EVは初期費用が割高ですが、優遇措置、政府補助金対象になっていますし、今後量産が進むと車両価格も徐々に低くなってくると考えられます。
ちなみにテスラ社は、EV車のほか家庭向けにソーラールーフ、ソーラーパネルと電気をためる蓄電池も提供しています。さらに家と車のエネルギーマネージメントも提供していて、まさにテスラ包囲網です!

画像: テスラ社のソーラーシステムとホームバッテリー

テスラ社のソーラーシステムとホームバッテリー

まだまだEVの認知度が低いため、各自動車メーカーはPRを積極的に行っています。
●Volkswagen グループのアメリカ子会社であるElectrify Americaが運営しているEV教育サイト「Normal Now」

●General Motorsは、2025年までにEVを30モデル市場に投入。Superbowl 2021のCMでは、ノルウェーでのEVでのチャレンジをアピール。

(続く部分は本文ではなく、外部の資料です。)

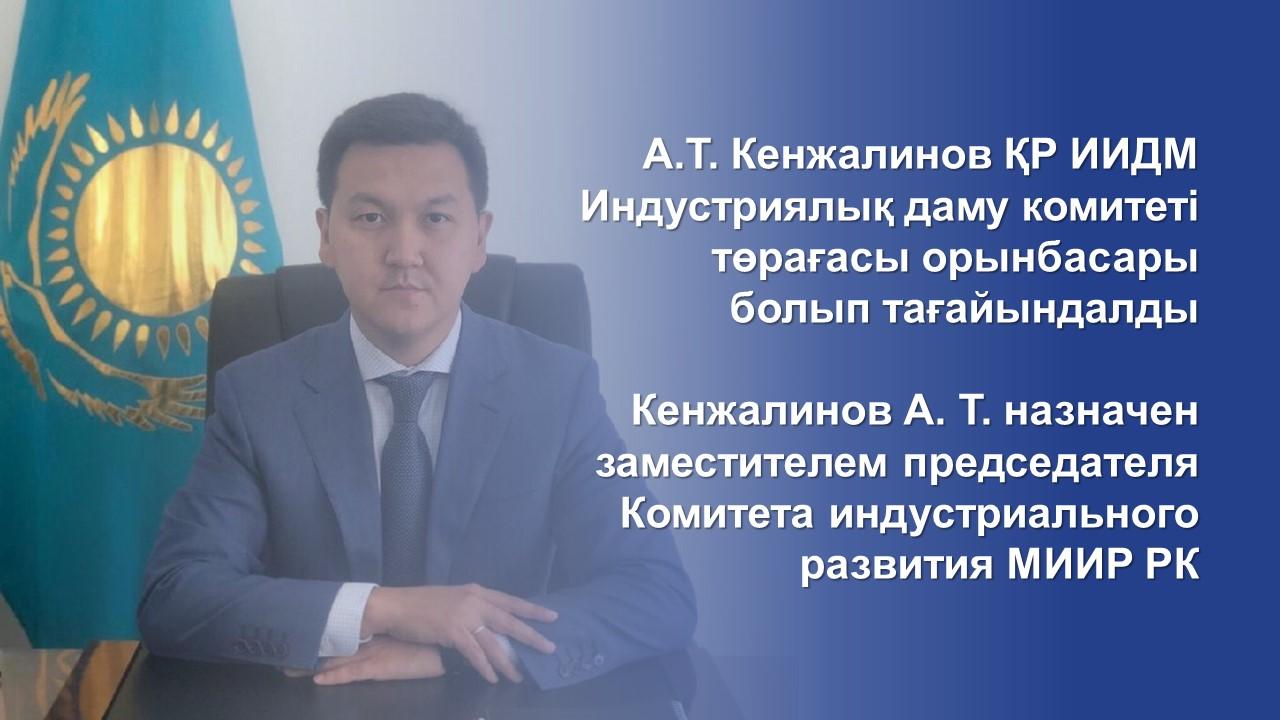 Назначен заместитель председателя комитета индустриального развития МИИР РК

WillFerrell Super Bowl Ad - General Motors [2021]

画像: Will Ferrell Super Bowl Ad - General Motors [2021] youtu.be

Will Ferrell Super Bowl Ad - General Motors [2021]

youtu.be

日本企業の米国での動き

米国のEV動向を紹介しましたが、現時点では日本企業のEV関連の動きはあまり感じられない中、先日、トヨタ自動車が2021年後半に北米市場でEV発売と報道がありました。水素カーやプラグインハイブリッド車は、すでに発売されていましたが、完全電気自動車は初めてになります。また、2025年までにハイブリッドを含む電動モデルを40%にするそうです。

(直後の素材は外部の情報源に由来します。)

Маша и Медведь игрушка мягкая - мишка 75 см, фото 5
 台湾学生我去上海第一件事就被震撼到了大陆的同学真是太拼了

日産自動車が北米で電気自動車のLeafを2011年に発売開始してから10年が経過しました。世界は、ESG(環境、ソーシャル、ガバナンス)の面から確実にEVに向けて動き出しています。日本メーカーならではの『軽自動車クラスのEV対応、小型化』や『安全性などを生かした技術』にも期待が膨らみます。日本の主産業である自動車領域でのさらなる発展を願わずにはいられません。

今回も最後までお読みいただき、ありがとうございました。